This has left me more than a bit curious. Just how accurate is the 1 in 150 statistic? Is it true? It is repeated in news stories about Autism so often, it sounds like an incantation used to make the story more authoritative and believable. But where did this number come from? Was there any research to back it up?
In the search for evidence, I turned first to the National Institute of Mental Health's website. Finding information about autism was simple. Going through the online booklet on Autism, I found this:
Prevalence studies have been done in several states and also in the United Kingdom, Europe, and Asia. A recent study of a U.S. metropolitan area estimated that 3.4 of every 1,000 children 3-10 years old had autism.

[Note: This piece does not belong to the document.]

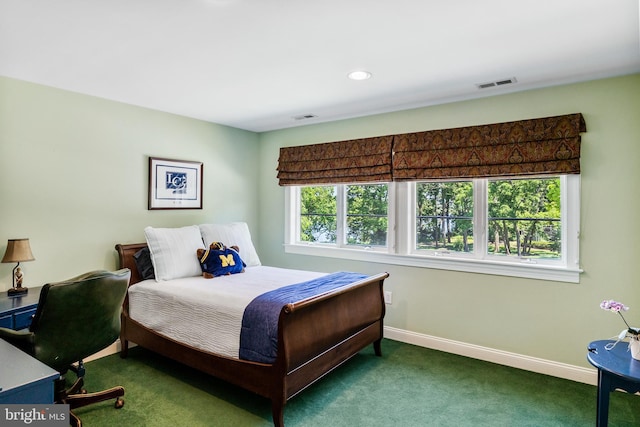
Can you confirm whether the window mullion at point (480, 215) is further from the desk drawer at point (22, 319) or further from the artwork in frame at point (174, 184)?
the desk drawer at point (22, 319)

This was in the first paragraph of the section What are the Autism Spectrum Disorders? Wait, 3.4 out of 1,000 children? Doing the math, that works out to 0.0034; 1 out of 150 is 0.0066. The quoted study indicates that the rate may be half of what the conventional wisdom holds.
Looking through the references, I found the study they cited: "Prevalence of Autism in a US Metropolitan Area"2, published in the Journal of the American Medical Association. The article can be found here on the Journal's website. The researchers studied the records of children aged 3 to 10 in five counties in the Atlanta area in 1996.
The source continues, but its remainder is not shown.